» Directions
Transcribe the following article on Georgetown University's Racial Justice Institute in full, word for word and with its original punctuation.

» Exercise text
▬▬▬▬▬▬▬▬▬▬

Georgetown University has established a new interdisciplinary institute to address racial injustice and racial inequities within society, fulfilling one of a series of commitments the university made to combating racial inequality in 2016.
The Racial Justice Institute will promote interdisciplinary work on race, equity and action by serving as a hub for research and scholarship across various departments, according to a community-wide email sent Feb. 22. The RJI will be co-led by four faculty members, including Robin Lenhardt (LAW ’04), a legal scholar, Anita Gonzalez, a theatre and performing arts scholar, and Derek Griffith, a medicine, health and society scholar. The fourth scholar, who has yet to be announced, will specialize in public policy. Gonzalez and Griffith are new to the Georgetown community.
One of the main goals of the institute is to reform the systems and institutions within Georgetown that uphold racial inequalities by encouraging scholarship to engage with issues of race, according to Lenhardt.
“While you have got people who are postdocs or who are working in the law school on critical projects or in the medical school, you also have people who are not in any one of those units but who can find a home and opportunity to engage issues of race in completely different ways,” Lenhardt said in a phone interview with the Hoya. “We want to be able to create structured systems to support that work and allow people at every sort of level to engage issues of race.”
Lenhardt, who joined Georgetown University Law Center as a law professor last semester, said the RJI already has several projects in development. These endeavors include creating podcasts and providing a platform for both Georgetown-affiliated and outside experts to share their work, according to Lenhardt.

▬▬▬▬▬▬▬▬▬▬

» Data excerpt
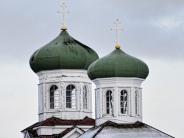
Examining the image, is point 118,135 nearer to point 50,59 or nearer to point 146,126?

▬▬▬▬▬▬▬▬▬▬

» Expected output
Georgetown University has established a new interdisciplinary institute to address racial injustice and racial inequities within society, fulfilling one of a series of commitments the university made to combating racial inequality in 2016.
The Racial Justice Institute will promote interdisciplinary work on race, equity and action by serving as a hub for research and scholarship across various departments, according to a community-wide email sent Feb. 22. The RJI will be co-led by four faculty members, including Robin Lenhardt (LAW ’04), a legal scholar, Anita Gonzalez, a theatre and performing arts scholar, and Derek Griffith, a medicine, health and society scholar. The fourth scholar, who has yet to be announced, will specialize in public policy. Gonzalez and Griffith are new to the Georgetown community.
One of the main goals of the institute is to reform the systems and institutions within Georgetown that uphold racial inequalities by encouraging scholarship to engage with issues of race, according to Lenhardt.
“While you have got people who are postdocs or who are working in the law school on critical projects or in the medical school, you also have people who are not in any one of those units but who can find a home and opportunity to engage issues of race in completely different ways,” Lenhardt said in a phone interview with the Hoya. “We want to be able to create structured systems to support that work and allow people at every sort of level to engage issues of race.”
Lenhardt, who joined Georgetown University Law Center as a law professor last semester, said the RJI already has several projects in development. These endeavors include creating podcasts and providing a platform for both Georgetown-affiliated and outside experts to share their work, according to Lenhardt.